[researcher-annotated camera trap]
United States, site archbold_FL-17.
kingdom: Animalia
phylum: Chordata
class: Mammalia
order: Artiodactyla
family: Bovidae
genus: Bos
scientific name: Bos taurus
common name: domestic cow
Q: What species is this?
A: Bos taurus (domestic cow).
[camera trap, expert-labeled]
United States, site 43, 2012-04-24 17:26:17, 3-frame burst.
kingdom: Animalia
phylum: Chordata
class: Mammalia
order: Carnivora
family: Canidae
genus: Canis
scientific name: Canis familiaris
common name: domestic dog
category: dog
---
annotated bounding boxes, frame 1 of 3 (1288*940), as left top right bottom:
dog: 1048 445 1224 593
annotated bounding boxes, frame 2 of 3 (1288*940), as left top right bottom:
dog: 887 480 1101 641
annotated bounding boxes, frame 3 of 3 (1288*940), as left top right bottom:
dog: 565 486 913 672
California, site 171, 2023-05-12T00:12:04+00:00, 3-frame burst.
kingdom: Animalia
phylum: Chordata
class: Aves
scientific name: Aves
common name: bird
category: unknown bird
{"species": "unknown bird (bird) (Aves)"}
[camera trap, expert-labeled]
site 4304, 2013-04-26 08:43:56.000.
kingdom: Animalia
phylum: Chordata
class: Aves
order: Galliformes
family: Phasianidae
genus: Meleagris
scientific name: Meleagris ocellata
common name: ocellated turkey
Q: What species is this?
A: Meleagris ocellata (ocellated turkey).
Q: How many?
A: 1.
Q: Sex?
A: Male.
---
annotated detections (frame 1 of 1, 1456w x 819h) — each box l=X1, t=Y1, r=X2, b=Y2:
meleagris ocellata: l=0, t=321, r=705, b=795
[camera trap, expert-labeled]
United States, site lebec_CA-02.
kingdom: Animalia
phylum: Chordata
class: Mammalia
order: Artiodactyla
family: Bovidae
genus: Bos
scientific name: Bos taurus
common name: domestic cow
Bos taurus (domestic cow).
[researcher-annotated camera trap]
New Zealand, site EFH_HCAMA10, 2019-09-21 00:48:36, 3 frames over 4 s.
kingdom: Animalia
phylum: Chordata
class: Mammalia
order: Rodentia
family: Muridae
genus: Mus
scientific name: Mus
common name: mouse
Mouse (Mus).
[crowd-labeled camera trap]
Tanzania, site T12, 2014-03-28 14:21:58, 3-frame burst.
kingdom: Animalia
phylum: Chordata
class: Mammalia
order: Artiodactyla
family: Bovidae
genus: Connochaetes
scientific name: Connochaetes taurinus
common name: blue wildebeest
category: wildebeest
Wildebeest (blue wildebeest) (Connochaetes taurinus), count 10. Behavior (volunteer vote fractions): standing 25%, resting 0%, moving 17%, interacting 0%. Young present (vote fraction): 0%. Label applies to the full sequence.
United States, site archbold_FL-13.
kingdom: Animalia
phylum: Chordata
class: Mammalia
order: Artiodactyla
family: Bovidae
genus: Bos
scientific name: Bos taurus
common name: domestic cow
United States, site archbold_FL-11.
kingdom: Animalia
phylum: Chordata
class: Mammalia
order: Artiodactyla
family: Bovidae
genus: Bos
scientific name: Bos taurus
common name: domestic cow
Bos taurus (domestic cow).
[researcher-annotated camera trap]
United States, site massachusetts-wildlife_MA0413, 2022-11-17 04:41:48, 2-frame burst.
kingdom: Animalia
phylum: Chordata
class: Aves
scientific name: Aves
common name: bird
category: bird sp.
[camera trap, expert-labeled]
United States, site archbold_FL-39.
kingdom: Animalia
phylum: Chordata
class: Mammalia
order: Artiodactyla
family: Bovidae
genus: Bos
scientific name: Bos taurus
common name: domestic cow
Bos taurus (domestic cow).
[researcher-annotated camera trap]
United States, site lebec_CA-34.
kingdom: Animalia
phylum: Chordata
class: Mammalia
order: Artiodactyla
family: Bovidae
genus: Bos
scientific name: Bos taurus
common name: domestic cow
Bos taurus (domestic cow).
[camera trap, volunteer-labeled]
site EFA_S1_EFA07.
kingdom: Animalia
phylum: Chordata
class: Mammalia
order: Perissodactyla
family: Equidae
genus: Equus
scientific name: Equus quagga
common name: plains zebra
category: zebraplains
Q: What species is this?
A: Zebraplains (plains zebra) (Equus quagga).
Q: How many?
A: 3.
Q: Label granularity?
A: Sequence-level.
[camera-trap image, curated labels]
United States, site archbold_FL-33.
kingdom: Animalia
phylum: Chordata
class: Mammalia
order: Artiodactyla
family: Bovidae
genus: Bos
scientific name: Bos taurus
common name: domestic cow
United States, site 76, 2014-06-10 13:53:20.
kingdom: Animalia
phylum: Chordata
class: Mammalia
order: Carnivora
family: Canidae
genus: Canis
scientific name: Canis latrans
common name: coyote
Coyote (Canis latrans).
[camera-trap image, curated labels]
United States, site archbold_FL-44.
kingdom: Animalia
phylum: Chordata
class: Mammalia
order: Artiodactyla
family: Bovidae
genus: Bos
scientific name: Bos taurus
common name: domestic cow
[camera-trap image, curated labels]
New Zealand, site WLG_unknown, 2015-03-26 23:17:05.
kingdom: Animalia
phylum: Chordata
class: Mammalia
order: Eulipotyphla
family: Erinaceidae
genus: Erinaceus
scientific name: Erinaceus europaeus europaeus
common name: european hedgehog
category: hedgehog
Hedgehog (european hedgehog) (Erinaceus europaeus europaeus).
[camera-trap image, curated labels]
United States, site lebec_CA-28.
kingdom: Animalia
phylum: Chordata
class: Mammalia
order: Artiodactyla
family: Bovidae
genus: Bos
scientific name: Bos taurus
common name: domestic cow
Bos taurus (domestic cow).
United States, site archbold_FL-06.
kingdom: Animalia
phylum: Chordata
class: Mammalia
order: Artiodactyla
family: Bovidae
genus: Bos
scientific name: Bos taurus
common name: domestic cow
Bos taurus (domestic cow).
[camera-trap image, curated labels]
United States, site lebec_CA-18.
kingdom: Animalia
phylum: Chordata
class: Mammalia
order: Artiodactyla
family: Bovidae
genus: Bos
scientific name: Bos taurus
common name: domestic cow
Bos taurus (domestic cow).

━━━━

## Exercise description
What is needed is the full listing, reproduced exactly.

## Task answer
[researcher-annotated camera trap]
United States, site archbold_FL-17.
kingdom: Animalia
phylum: Chordata
class: Mammalia
order: Artiodactyla
family: Bovidae
genus: Bos
scientific name: Bos taurus
common name: domestic cow
Q: What species is this?
A: Bos taurus (domestic cow).
[camera trap, expert-labeled]
United States, site 43, 2012-04-24 17:26:17, 3-frame burst.
kingdom: Animalia
phylum: Chordata
class: Mammalia
order: Carnivora
family: Canidae
genus: Canis
scientific name: Canis familiaris
common name: domestic dog
category: dog
---
annotated bounding boxes, frame 1 of 3 (1288*940), as left top right bottom:
dog: 1048 445 1224 593
annotated bounding boxes, frame 2 of 3 (1288*940), as left top right bottom:
dog: 887 480 1101 641
annotated bounding boxes, frame 3 of 3 (1288*940), as left top right bottom:
dog: 565 486 913 672
California, site 171, 2023-05-12T00:12:04+00:00, 3-frame burst.
kingdom: Animalia
phylum: Chordata
class: Aves
scientific name: Aves
common name: bird
category: unknown bird
{"species": "unknown bird (bird) (Aves)"}
[camera trap, expert-labeled]
site 4304, 2013-04-26 08:43:56.000.
kingdom: Animalia
phylum: Chordata
class: Aves
order: Galliformes
family: Phasianidae
genus: Meleagris
scientific name: Meleagris ocellata
common name: ocellated turkey
Q: What species is this?
A: Meleagris ocellata (ocellated turkey).
Q: How many?
A: 1.
Q: Sex?
A: Male.
---
annotated detections (frame 1 of 1, 1456w x 819h) — each box l=X1, t=Y1, r=X2, b=Y2:
meleagris ocellata: l=0, t=321, r=705, b=795
[camera trap, expert-labeled]
United States, site lebec_CA-02.
kingdom: Animalia
phylum: Chordata
class: Mammalia
order: Artiodactyla
family: Bovidae
genus: Bos
scientific name: Bos taurus
common name: domestic cow
Bos taurus (domestic cow).
[researcher-annotated camera trap]
New Zealand, site EFH_HCAMA10, 2019-09-21 00:48:36, 3 frames over 4 s.
kingdom: Animalia
phylum: Chordata
class: Mammalia
order: Rodentia
family: Muridae
genus: Mus
scientific name: Mus
common name: mouse
Mouse (Mus).
[crowd-labeled camera trap]
Tanzania, site T12, 2014-03-28 14:21:58, 3-frame burst.
kingdom: Animalia
phylum: Chordata
class: Mammalia
order: Artiodactyla
family: Bovidae
genus: Connochaetes
scientific name: Connochaetes taurinus
common name: blue wildebeest
category: wildebeest
Wildebeest (blue wildebeest) (Connochaetes taurinus), count 10. Behavior (volunteer vote fractions): standing 25%, resting 0%, moving 17%, interacting 0%. Young present (vote fraction): 0%. Label applies to the full sequence.
United States, site archbold_FL-13.
kingdom: Animalia
phylum: Chordata
class: Mammalia
order: Artiodactyla
family: Bovidae
genus: Bos
scientific name: Bos taurus
common name: domestic cow
United States, site archbold_FL-11.
kingdom: Animalia
phylum: Chordata
class: Mammalia
order: Artiodactyla
family: Bovidae
genus: Bos
scientific name: Bos taurus
common name: domestic cow
Bos taurus (domestic cow).
[researcher-annotated camera trap]
United States, site massachusetts-wildlife_MA0413, 2022-11-17 04:41:48, 2-frame burst.
kingdom: Animalia
phylum: Chordata
class: Aves
scientific name: Aves
common name: bird
category: bird sp.
[camera trap, expert-labeled]
United States, site archbold_FL-39.
kingdom: Animalia
phylum: Chordata
class: Mammalia
order: Artiodactyla
family: Bovidae
genus: Bos
scientific name: Bos taurus
common name: domestic cow
Bos taurus (domestic cow).
[researcher-annotated camera trap]
United States, site lebec_CA-34.
kingdom: Animalia
phylum: Chordata
class: Mammalia
order: Artiodactyla
family: Bovidae
genus: Bos
scientific name: Bos taurus
common name: domestic cow
Bos taurus (domestic cow).
[camera trap, volunteer-labeled]
site EFA_S1_EFA07.
kingdom: Animalia
phylum: Chordata
class: Mammalia
order: Perissodactyla
family: Equidae
genus: Equus
scientific name: Equus quagga
common name: plains zebra
category: zebraplains
Q: What species is this?
A: Zebraplains (plains zebra) (Equus quagga).
Q: How many?
A: 3.
Q: Label granularity?
A: Sequence-level.
[camera-trap image, curated labels]
United States, site archbold_FL-33.
kingdom: Animalia
phylum: Chordata
class: Mammalia
order: Artiodactyla
family: Bovidae
genus: Bos
scientific name: Bos taurus
common name: domestic cow
United States, site 76, 2014-06-10 13:53:20.
kingdom: Animalia
phylum: Chordata
class: Mammalia
order: Carnivora
family: Canidae
genus: Canis
scientific name: Canis latrans
common name: coyote
Coyote (Canis latrans).
[camera-trap image, curated labels]
United States, site archbold_FL-44.
kingdom: Animalia
phylum: Chordata
class: Mammalia
order: Artiodactyla
family: Bovidae
genus: Bos
scientific name: Bos taurus
common name: domestic cow
[camera-trap image, curated labels]
New Zealand, site WLG_unknown, 2015-03-26 23:17:05.
kingdom: Animalia
phylum: Chordata
class: Mammalia
order: Eulipotyphla
family: Erinaceidae
genus: Erinaceus
scientific name: Erinaceus europaeus europaeus
common name: european hedgehog
category: hedgehog
Hedgehog (european hedgehog) (Erinaceus europaeus europaeus).
[camera-trap image, curated labels]
United States, site lebec_CA-28.
kingdom: Animalia
phylum: Chordata
class: Mammalia
order: Artiodactyla
family: Bovidae
genus: Bos
scientific name: Bos taurus
common name: domestic cow
Bos taurus (domestic cow).
United States, site archbold_FL-06.
kingdom: Animalia
phylum: Chordata
class: Mammalia
order: Artiodactyla
family: Bovidae
genus: Bos
scientific name: Bos taurus
common name: domestic cow
Bos taurus (domestic cow).
[camera-trap image, curated labels]
United States, site lebec_CA-18.
kingdom: Animalia
phylum: Chordata
class: Mammalia
order: Artiodactyla
family: Bovidae
genus: Bos
scientific name: Bos taurus
common name: domestic cow
Bos taurus (domestic cow).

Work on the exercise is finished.